What Are the Treatments for Thrombocytopenia in Pregnancy?
Administration of antenatal corticosteroids does not impact neonatal platelet counts and should not be given to near-term mothers to affect platelet levels. However, discontinuing corticosteroids after childbirth should be closely monitored, and dosages should be gradually reduced to prevent a sudden decrease in platelet count.
In cases where the response to prednisone is inadequate, or the drug's side effects are intolerable, intravenous immunoglobulin (IVIg) can be utilized (at a dosage of 1 g/kg in a single dose or divided into two doses), either alone or in conjunction with low doses of prednisone, to maintain safe platelet counts.
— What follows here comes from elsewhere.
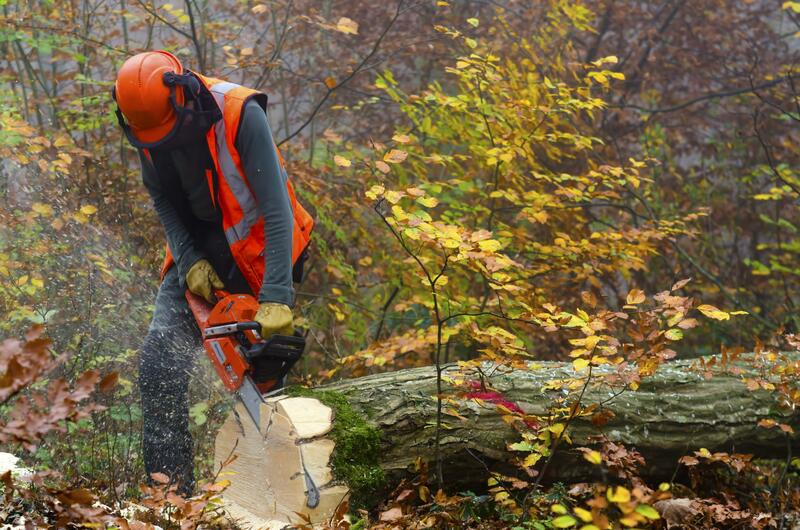 the image shows a man with a chainsaw cutting the trunk of a tree that is lying on the ground.
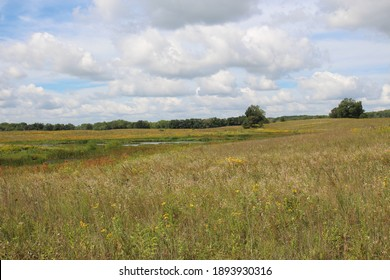 A vast prairie filled with wildflowers and grasses surrounding a pond with a line of dense trees in the background on a summer day at Pine Dunes Forest Preserve in Antioch, Illinois, USA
Although anti-RhD immunoglobulin is not recommended as a first-line treatment due to concerns about acute hemolysis and anemia, it has been employed in refractory cases during pregnancy with successful outcomes. If administered to a pregnant patient, anti-RhD (at doses of 50 to 75 μg/kg) necessitates monitoring of the neonate for a positive direct antiglobulin test, anemia, and jaundice, as the antibody can cross the placenta.
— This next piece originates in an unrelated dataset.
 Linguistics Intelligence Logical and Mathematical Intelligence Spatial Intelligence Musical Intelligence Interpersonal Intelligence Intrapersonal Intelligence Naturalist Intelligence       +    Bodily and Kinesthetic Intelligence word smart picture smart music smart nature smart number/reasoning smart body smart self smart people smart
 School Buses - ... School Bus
If the patient's response to initial treatments is inadequate, second-line therapy may be necessary, albeit with adjustments for safety considerations in pregnant patients. Azathioprine has been safely used during pregnancy, and although immune impairment has been reported in some exposed infants, it remains a reasonably safe option.
High-dose methylprednisolone may also be employed in combination with IVIg or azathioprine for patients who do not respond adequately to oral corticosteroids or IVIg or those with a suboptimal response. While cyclosporine A has not been linked to significant toxicity in either the mother or fetus when utilized for inflammatory bowel disease during pregnancy, there is a lack of published data on its use in ITP during pregnancy, and it should only be considered when other safe second-line agents have proven ineffective.
Conclusion:
Gestational thrombocytopenia is the most prevalent cause of low platelet levels during pregnancy, posing no significant risks to either the fetus or the mother. The diagnosis of immune thrombocytopenia (ITP), an autoimmune disorder, relies on the exclusion of other conditions; however, in nearly two-thirds of cases, it is diagnosed before pregnancy. In the majority of instances, treatment is unnecessary.
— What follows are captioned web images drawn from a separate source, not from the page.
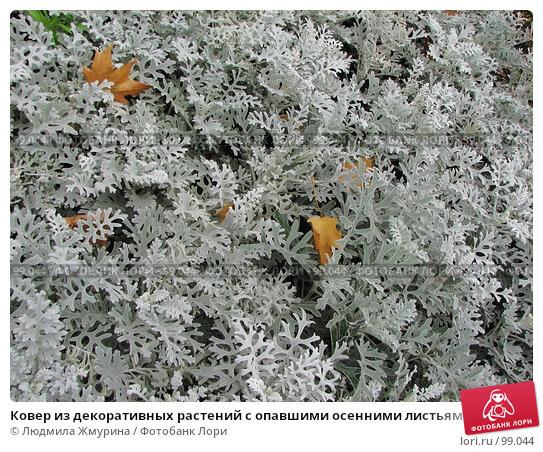 Ковер из декоративных растений с опавшими осенними листьями, фото № 99044, снято 18 августа 2017 г. (c) Людмила Жмурина / Фотобанк Лори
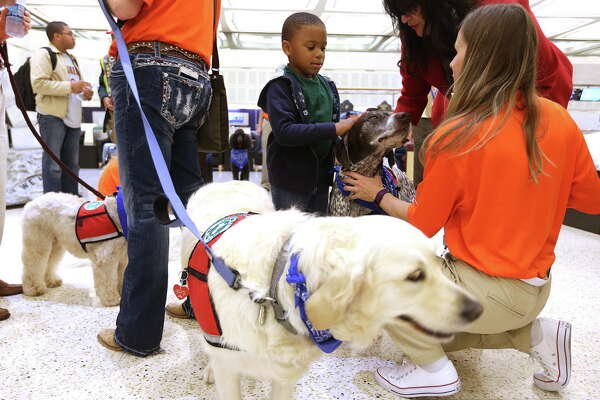 Jason Kelley, 5, of Richmond, Texas pets therapy dog Truman, at the Bush Intercontinential Airport  on Thursday, March 31, 2016, in Houston.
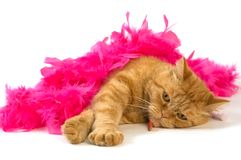 Cat and boa. Domestic cat laying on a ping boa Stock Images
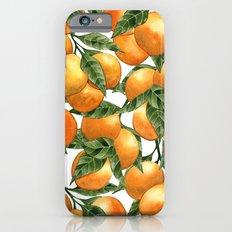 Oranges Slim Case iPhone 6s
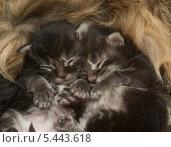 Купить «Два новорожденных котенка», фото № 5443618, снято 31 декабря 2013 г. (c) Бутинова Елена / Фотобанк Лори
Thrombocytopenia associated with conditions like pre-eclampsia and HELLP syndrome may necessitate early delivery. Thrombotic microangiopathy, such as thrombotic thrombocytopenic purpura (TTP) and complement-mediated hemolytic uremic syndrome (CM-HUS), rarely occurs during pregnancy. Distinguishing between these conditions and pre-eclampsia/HELLP syndrome can be challenging, often requiring a multidisciplinary approach. Vigilant intensive care and close monitoring can enhance pregnancy outcomes, while discussions regarding the prognosis for future pregnancies are vital for these individuals. The limited research on the use of novel effective treatments for ITP and HUS (such as thrombopoietin-receptor agonists or eculizumab) presents challenges in decision-making regarding the risks to fetal and maternal health associated with disease progression versus the safety concerns of using these agents during pregnancy.